The 1946 Badger State Conference football season was the season of college football played by the member schools of the Badger State Conference (BSC) as part of the 1946 college football season. Northwestern College of Watertown, Wisconsin, led by head coach Leonard J. Umnus, compiled a 3–2–1 record and won the BSC championship.

Conference overview

Teams

Northwestern College
The 1946 Northwestern College football team represented Northwestern College in the Badger State Conference (BSC) during the 1946 college football season. Led by head coach Leonard J. Umnus, Northwestern compiled a 3–2–1 record (2–0–1 against BSC opponents), won the BSC championship, and outscored opponents by a total of 57 to 44.

Wisconsin Tech
The 1946 Wisconsin Tech football team represented the Wisconsin Institute of Technology in the Badger State Conference (BSC) during the 1946 college football season.
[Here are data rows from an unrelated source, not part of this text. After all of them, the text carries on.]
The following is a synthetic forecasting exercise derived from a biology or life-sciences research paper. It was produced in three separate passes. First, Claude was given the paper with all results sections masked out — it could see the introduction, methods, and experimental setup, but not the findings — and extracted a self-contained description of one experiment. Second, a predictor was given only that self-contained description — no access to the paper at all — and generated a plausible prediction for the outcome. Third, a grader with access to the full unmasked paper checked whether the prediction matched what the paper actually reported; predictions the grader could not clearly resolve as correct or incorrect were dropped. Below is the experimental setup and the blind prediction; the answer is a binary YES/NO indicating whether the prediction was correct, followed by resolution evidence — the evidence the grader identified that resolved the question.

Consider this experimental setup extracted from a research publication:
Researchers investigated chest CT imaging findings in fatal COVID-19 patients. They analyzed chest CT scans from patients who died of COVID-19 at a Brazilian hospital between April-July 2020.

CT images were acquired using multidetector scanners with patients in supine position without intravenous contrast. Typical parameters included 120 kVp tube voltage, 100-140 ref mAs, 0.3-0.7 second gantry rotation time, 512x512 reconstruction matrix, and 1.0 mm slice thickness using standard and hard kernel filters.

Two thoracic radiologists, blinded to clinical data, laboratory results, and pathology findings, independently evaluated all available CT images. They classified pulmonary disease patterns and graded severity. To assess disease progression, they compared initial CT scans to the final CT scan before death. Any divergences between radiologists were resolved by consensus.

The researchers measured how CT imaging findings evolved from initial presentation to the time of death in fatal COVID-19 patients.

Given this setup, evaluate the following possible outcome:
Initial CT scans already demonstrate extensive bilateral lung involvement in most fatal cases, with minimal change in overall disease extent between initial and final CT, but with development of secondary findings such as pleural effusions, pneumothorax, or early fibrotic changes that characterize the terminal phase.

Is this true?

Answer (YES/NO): NO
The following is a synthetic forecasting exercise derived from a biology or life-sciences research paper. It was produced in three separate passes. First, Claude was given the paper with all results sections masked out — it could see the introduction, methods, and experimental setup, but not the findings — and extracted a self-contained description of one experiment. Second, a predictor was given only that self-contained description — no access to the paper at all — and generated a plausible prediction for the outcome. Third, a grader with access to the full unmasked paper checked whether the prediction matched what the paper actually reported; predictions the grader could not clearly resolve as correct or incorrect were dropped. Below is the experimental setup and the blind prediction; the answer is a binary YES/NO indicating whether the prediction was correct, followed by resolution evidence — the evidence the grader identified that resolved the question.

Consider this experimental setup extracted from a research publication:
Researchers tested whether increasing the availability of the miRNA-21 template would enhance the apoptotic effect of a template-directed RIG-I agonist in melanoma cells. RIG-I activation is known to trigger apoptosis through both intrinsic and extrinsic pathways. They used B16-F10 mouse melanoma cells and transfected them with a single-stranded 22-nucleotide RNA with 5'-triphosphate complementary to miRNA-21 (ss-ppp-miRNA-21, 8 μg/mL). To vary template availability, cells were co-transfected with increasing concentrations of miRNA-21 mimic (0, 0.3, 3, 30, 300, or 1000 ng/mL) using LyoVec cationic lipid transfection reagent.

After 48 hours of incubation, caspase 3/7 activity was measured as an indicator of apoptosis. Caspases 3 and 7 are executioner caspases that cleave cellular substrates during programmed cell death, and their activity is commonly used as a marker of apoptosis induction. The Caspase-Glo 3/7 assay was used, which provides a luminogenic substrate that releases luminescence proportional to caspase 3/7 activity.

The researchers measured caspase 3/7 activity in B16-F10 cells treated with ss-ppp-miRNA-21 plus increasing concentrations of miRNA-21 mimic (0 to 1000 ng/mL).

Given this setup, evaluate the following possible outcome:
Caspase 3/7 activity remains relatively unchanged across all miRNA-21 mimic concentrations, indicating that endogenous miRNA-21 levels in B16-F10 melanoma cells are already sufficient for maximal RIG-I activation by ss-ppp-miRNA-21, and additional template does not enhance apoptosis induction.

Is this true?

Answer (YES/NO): NO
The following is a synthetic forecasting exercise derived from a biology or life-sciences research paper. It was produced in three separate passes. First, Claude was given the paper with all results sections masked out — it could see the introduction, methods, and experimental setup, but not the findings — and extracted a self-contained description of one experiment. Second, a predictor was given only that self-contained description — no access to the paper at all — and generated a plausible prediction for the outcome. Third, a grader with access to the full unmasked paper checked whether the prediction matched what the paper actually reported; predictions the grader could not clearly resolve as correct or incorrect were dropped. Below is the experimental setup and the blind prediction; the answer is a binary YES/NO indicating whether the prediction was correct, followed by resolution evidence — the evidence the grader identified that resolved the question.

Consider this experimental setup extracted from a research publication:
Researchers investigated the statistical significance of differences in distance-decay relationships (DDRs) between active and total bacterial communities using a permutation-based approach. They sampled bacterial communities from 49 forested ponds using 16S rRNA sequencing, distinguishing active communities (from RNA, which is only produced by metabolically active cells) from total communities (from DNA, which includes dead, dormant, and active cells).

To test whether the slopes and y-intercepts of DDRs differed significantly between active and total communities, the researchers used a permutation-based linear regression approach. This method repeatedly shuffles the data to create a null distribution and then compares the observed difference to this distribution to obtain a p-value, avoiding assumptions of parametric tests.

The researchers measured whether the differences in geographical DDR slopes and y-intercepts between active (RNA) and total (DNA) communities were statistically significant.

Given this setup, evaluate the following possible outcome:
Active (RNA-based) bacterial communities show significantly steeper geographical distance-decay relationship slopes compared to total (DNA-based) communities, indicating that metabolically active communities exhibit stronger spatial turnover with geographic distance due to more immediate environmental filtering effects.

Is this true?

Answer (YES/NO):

Led by head coach George R. Dobson, Wisconsin Tech compiled a 2–1 record, finished second in the BSC, and outscored opponents by a total of 33 to 13.

Mission House
The 1946 Mission House Muskies football team represented Mission House College in the Badger State Conference (BSC) during the 1946 college football season. Led by head coach Marinus Kregel, Mission House compiled a 3–3 record, finished third in the BSC, and outscored opponents by a total of 58 to 44.

Milton
The 1946 Milton Wildcats football team represented Milton College in the Badger State Conference (BSC) during the 1946 college football season. Led by head coach Elmer R. Fenton, Milton compiled a 1–4–1 record, finished fourth in the BSC, and was outscored by a total of 65 to 28.

Wisconsin Extension
The 1946 Wisconsin Extension football team represented the University of Wisconsin–Extension of Milwaukee in the Badger State Conference (BSC) during the 1946 college football season. Led by head coach Traskell, the team compiled a 1–4–1 record, finished last in the BSC, and was outscored by a total of 72 to 36.